__Problem to solve__. Repeat the listing exactly. Do not carry over any pictures.

__Dataset content__.
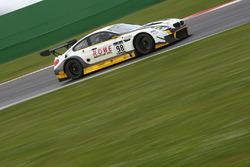 Stef Dusseldorp, Nick Catsburg, BMW M6 GT3, Rowe Racing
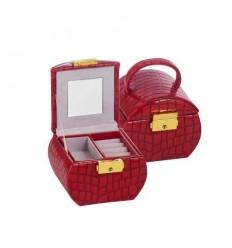Кутия за бижута Red Crocodile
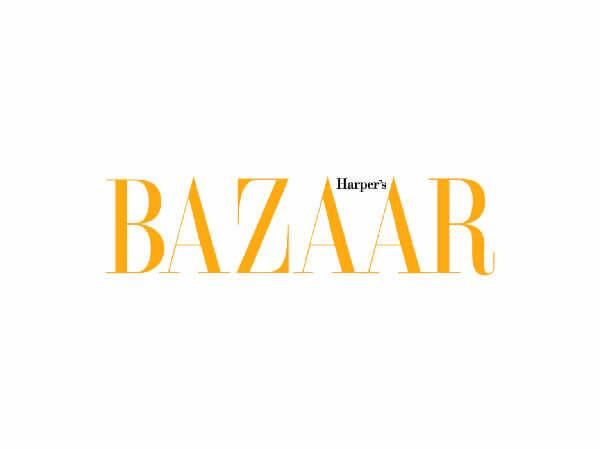 Harper's Bazaar- Physicians Formula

__Solution for this exercise__.
 Stef Dusseldorp, Nick Catsburg, BMW M6 GT3, Rowe Racing
Кутия за бижута Red Crocodile
 Harper's Bazaar- Physicians Formula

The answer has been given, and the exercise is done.